Woods’ story is like no other. From dominating the game for decades to being turned against following the news of his multiple infidelities and his recent drug case and persistent back injuries left many accepting that Woods’ glory days were over.

The elation of his celebrations on the 18th green capsulated a man who had suffered for too long and paid the price for his previous mistakes.

Kym Larratt, Assistant Professional at The Leicestershire Golf Club said, “I know people said it before but now that he has done this with his comeback, I think a lot of people will say he was probably the best. Both Tiger and Nicklaus were fantastic in their own rights and how they’ve done everything, what they’ve done for the game; it’s hard to call.”

Larratt, who was formerly on the Ladies European Tour and Ladies European Access Tour from 2010-2016, is excited to see the impact of Woods’ win.

“It is going to do a world of wonders for golf in general”, she said.

“For all golf clubs hopefully it will get people out again and playing. I think it will really put golf back on the map for people in terms of the sport and increase participation levels,” Larratt continued.

Ward, who began reporting in 1961, is still yet to decide whether Woods is the greatest of all-time. “This is impossible to say considering the great golfers who have lived over the centuries. The game has changed so much even in my time,” he said.
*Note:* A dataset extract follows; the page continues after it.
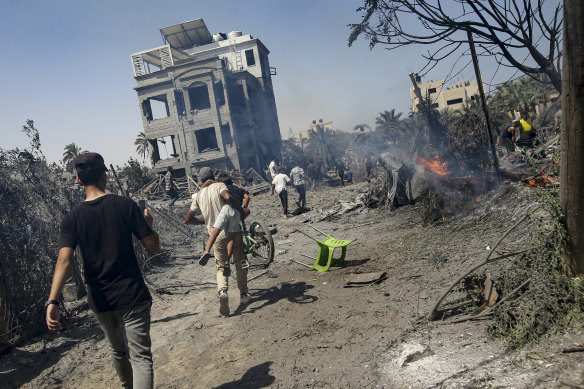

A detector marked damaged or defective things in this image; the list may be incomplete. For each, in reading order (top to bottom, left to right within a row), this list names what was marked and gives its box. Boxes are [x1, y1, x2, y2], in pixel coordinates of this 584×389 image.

damaged concrete building [131, 18, 282, 176]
“Equipment now is much more forgiving, the ball now so true and course condition far better than when I began playing in 1954. I saw Nicklaus at his best when other players simply couldn’t handle his degree of expertise and concentration,” he continued.

Whilst Ward is unsure about whether Woods is the greatest, he appreciates what he has done for golf.
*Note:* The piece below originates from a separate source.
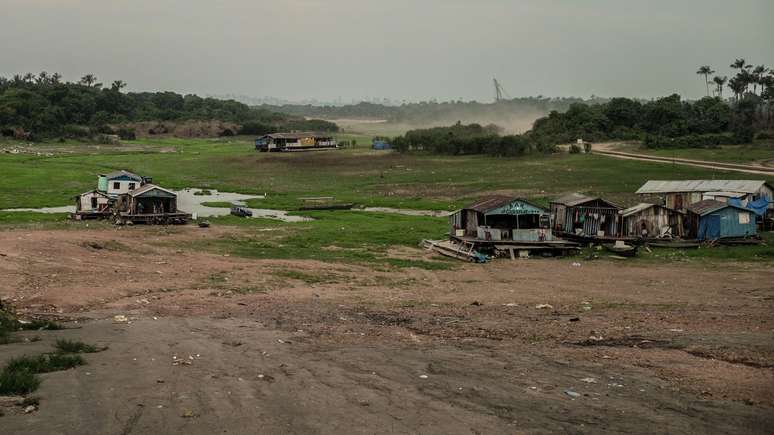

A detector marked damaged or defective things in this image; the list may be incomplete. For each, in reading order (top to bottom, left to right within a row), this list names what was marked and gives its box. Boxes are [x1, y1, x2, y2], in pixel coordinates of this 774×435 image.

rusty metal roof [692, 199, 752, 216]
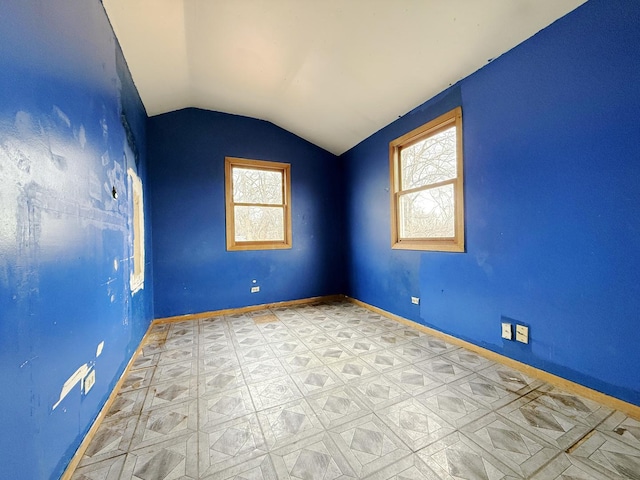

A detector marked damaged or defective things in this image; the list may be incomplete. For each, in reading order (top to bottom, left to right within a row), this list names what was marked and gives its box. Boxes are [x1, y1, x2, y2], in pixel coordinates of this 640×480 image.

damaged wall surface [0, 1, 154, 478]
“Tiger is one of the finest but there are many others in the pantheon,” he said.

Ward explained, “What sets Tiger aside is that he is an athlete as well as a great golfer. He set new standards in physical fitness and forced his competitors to follow his example, which is one reason, equipment aside, why top golfers are now hitting the ball such incredible distances.”

Larratt shares a similar view to Ward about what Woods has done for golf.
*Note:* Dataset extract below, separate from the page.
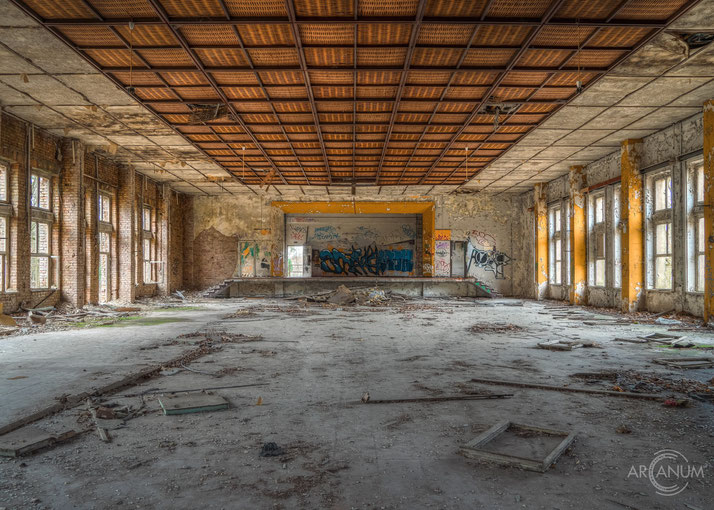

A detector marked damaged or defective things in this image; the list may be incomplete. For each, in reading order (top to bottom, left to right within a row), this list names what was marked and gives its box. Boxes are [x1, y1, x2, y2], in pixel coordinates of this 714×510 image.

peeling plaster wall [544, 112, 704, 314]
broken wood board [159, 392, 228, 416]
broken wood board [0, 426, 78, 458]
broken wood board [458, 420, 576, 472]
She said, “I know Tiger has not got as many majors but what he’s done for golf in general as well, I would certainly put him as the best golfer of all time. Definitely now after his Masters victory.”

Breaking on to the scene in 1996, Woods inspired a new generation of golfers and helped to combat the negative labels within golf, which is often viewed as an elitist sport. Not only did Woods break records, he also broke racial barriers and represented overlooked communities within America.   

With the next major now the PGA Championship, which will be played on the 16 to 19 May, many people will be looking out for Woods and wondering if he can emulate his magic at The Masters to take a step closer to history.